You may do this by choosing the OIDC module's "OIDC.Login Web Button" page. Additionally, provide a role based home page for the User.

15. Add a page OIDC_Client_Overview and make sure Admin have access to it.

16. Run your app locally, and login as a admin. Navigate to the OIDC Client Overview page. Click on new to create a new config.
Fill in the Alias as Facebook (You can use any name for your reference).
Enter your client ID and set the status too Active. Most importantly, you need to add the automatic config URL for google
(https://www.facebook.com/.well-known/openid-configuration) and click “Import configuration”. This will automatically populate the few fields.

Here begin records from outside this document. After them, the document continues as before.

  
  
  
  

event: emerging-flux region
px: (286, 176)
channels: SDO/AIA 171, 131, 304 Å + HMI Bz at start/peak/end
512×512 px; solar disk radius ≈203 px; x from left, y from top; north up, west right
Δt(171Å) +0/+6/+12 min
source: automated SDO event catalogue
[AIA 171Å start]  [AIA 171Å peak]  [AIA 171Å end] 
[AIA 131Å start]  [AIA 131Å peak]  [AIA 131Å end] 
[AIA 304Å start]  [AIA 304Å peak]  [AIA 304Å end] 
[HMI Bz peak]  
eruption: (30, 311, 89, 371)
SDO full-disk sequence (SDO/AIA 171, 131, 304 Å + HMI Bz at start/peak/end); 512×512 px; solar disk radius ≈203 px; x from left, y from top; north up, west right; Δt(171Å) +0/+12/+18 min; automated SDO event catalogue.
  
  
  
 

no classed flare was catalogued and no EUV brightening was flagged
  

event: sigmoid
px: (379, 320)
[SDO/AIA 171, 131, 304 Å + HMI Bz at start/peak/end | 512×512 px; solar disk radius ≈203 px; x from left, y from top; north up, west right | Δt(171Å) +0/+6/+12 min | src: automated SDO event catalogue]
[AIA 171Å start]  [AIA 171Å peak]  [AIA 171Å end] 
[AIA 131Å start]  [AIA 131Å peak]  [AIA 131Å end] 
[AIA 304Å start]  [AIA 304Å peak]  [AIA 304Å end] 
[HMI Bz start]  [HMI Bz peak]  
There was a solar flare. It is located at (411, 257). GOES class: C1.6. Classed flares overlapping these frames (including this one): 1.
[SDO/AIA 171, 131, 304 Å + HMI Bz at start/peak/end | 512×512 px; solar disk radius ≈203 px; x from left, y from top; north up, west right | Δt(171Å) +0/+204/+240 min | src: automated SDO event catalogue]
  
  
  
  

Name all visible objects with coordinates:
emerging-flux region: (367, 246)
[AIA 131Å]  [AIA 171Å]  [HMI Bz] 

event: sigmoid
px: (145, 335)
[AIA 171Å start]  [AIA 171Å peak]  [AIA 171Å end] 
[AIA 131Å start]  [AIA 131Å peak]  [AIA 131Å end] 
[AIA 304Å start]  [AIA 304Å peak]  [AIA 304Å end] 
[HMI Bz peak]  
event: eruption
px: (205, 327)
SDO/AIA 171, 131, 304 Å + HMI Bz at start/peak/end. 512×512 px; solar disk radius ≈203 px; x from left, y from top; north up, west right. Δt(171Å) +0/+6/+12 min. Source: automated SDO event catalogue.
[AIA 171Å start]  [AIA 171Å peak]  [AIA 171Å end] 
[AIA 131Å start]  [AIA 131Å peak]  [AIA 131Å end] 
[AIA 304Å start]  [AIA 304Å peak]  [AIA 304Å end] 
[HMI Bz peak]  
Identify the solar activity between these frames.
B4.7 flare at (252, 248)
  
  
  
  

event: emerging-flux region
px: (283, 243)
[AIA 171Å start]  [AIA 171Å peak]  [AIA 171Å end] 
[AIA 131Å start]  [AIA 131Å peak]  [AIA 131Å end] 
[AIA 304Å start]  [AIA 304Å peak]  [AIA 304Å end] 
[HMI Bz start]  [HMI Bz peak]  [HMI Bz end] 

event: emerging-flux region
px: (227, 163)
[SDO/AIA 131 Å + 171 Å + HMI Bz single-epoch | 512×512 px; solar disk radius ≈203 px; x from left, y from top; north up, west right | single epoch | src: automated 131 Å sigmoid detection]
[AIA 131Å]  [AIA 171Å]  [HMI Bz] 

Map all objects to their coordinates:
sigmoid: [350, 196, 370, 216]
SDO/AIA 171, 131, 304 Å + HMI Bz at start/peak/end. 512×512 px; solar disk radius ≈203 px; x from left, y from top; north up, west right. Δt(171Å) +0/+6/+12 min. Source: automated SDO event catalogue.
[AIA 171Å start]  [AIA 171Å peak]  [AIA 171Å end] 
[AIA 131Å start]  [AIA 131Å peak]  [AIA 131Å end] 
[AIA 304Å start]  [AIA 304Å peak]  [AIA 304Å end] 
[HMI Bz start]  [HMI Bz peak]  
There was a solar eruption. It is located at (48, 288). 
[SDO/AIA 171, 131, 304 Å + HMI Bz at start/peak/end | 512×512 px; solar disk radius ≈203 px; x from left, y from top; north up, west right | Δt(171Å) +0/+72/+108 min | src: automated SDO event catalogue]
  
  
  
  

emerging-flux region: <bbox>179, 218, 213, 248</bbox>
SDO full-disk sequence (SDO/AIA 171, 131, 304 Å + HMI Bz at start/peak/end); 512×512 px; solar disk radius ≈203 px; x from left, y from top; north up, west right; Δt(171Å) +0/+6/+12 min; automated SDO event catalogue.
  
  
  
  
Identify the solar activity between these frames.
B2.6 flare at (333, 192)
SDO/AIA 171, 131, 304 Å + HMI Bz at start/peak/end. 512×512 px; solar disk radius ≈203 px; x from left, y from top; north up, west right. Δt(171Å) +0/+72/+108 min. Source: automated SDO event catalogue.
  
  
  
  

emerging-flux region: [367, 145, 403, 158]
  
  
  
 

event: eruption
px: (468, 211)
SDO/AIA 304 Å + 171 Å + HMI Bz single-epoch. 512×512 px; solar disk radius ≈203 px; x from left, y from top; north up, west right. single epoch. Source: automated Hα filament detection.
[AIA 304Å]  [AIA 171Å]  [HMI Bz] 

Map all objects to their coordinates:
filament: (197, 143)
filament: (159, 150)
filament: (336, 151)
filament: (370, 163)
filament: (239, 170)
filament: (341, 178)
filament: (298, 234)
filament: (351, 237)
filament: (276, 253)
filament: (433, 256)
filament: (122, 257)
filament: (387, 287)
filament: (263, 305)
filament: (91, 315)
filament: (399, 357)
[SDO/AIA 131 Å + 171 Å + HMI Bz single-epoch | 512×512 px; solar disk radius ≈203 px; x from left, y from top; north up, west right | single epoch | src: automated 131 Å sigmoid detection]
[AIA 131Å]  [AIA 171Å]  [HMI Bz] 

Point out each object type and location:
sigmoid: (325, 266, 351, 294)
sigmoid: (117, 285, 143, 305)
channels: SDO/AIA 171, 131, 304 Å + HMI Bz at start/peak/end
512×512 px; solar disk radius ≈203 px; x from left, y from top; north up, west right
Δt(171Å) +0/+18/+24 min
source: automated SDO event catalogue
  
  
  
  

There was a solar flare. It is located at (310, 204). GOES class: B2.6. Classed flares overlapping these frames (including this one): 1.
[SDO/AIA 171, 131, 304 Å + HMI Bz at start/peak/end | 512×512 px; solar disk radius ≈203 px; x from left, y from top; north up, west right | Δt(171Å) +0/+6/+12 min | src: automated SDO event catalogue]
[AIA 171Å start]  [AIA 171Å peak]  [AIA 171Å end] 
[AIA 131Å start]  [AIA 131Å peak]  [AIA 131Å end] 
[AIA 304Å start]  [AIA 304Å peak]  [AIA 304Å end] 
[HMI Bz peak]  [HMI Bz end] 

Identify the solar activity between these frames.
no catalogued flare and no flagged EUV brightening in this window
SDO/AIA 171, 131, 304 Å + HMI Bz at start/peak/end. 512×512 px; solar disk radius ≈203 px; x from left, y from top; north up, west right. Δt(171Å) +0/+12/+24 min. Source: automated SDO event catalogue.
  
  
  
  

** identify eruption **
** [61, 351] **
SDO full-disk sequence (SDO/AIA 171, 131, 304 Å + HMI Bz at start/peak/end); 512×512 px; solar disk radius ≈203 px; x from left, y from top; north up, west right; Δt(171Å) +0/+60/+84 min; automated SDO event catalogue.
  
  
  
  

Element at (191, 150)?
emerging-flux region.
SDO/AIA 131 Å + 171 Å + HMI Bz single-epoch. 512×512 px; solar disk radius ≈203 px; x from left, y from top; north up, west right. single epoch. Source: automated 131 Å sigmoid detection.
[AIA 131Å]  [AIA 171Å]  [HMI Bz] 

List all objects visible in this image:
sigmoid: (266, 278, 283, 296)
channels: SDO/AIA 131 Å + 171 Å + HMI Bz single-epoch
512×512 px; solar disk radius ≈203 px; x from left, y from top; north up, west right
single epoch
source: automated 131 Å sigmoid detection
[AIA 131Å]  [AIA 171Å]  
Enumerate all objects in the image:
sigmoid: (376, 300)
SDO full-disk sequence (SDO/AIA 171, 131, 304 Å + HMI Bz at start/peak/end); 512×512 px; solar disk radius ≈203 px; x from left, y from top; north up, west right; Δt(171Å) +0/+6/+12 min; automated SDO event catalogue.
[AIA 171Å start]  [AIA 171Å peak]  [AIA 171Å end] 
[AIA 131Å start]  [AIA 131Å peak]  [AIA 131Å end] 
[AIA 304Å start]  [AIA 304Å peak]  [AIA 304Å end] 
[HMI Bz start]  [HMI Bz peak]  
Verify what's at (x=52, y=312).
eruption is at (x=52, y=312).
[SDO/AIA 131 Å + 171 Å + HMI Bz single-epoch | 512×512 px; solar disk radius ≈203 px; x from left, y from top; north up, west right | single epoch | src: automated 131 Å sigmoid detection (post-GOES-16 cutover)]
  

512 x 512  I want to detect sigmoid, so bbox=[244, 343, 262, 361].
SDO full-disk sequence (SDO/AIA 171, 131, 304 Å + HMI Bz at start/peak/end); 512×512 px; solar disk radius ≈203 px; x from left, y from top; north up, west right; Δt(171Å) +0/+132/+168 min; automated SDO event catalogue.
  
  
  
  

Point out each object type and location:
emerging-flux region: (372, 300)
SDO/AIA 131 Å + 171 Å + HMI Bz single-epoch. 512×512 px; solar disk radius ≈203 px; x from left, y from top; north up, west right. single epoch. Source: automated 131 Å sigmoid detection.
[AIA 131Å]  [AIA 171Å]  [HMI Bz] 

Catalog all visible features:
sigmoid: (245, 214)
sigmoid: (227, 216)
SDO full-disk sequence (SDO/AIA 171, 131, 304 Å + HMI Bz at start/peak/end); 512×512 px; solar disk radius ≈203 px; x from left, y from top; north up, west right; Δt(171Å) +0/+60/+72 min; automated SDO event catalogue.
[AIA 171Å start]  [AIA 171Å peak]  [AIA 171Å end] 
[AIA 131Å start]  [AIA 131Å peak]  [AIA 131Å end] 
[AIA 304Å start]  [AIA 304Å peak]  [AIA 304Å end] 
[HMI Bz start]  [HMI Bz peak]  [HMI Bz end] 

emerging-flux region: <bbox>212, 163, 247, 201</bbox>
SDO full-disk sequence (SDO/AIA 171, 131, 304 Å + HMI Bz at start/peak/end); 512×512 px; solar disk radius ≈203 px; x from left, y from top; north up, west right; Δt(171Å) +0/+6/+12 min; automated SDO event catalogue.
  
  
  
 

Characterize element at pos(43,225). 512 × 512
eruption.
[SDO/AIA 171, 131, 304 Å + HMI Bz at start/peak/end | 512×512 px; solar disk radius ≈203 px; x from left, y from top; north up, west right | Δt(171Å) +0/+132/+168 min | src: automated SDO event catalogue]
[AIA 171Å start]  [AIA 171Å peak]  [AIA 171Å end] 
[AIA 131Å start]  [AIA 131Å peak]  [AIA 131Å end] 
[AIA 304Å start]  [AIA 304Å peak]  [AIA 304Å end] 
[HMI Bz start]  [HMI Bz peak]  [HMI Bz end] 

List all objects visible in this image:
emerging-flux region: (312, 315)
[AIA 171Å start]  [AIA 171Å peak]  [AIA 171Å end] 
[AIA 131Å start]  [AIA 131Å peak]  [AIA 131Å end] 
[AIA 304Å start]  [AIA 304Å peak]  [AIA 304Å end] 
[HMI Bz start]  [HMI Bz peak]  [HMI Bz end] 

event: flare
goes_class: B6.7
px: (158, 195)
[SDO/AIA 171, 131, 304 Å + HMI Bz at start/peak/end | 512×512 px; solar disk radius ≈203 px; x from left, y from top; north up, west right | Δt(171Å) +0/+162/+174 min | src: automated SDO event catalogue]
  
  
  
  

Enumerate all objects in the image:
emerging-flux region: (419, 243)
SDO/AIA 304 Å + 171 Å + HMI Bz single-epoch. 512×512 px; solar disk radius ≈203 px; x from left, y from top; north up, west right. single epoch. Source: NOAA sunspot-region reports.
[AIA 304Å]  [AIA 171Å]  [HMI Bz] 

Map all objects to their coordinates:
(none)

17. If it’s hard to zoom into the input fields. Find it here.
Alias Name: Facebook
Client ID: {Your client id}
Client Assertion: Client I D and Secret
Active: Yes
Use PKCE: Yes

18. Endpoint URLs
Automatic configuration URL: https://www.facebook.com/.well-known/openid-configuration
Authorization endpoint: https://www.facebook.com/dialog/oauth
Token endpoint: https://graph.facebook.com/v2.8/oauth/access_token
User info endpoint: https://graph.facebook.com/v14.0/oauth/access_token?me?fields=id,name,birthday,email
JWKS uri: https://www.facebook.com/.well-known/oauth/openid/jwks/
Issuer: https://www.facebook.com
Custom call-back URL: https://contentmanagement103-sandbox.mxapps.io/oauth/v2/callback

19. Testing the login
When a guest user lands on your site, they will now see the following page, the user should click “Log in via SSO”
Next, they will see this screen which prompts the user to select the google account they would like to login with.

21. If you configuration is successful, the user should land on the home page as an authenticated user. In order to be sure this setup was working I added a data
view to the home page which returns the logged in user’s account, and I displayed the $Account/Full Name attribute using a label.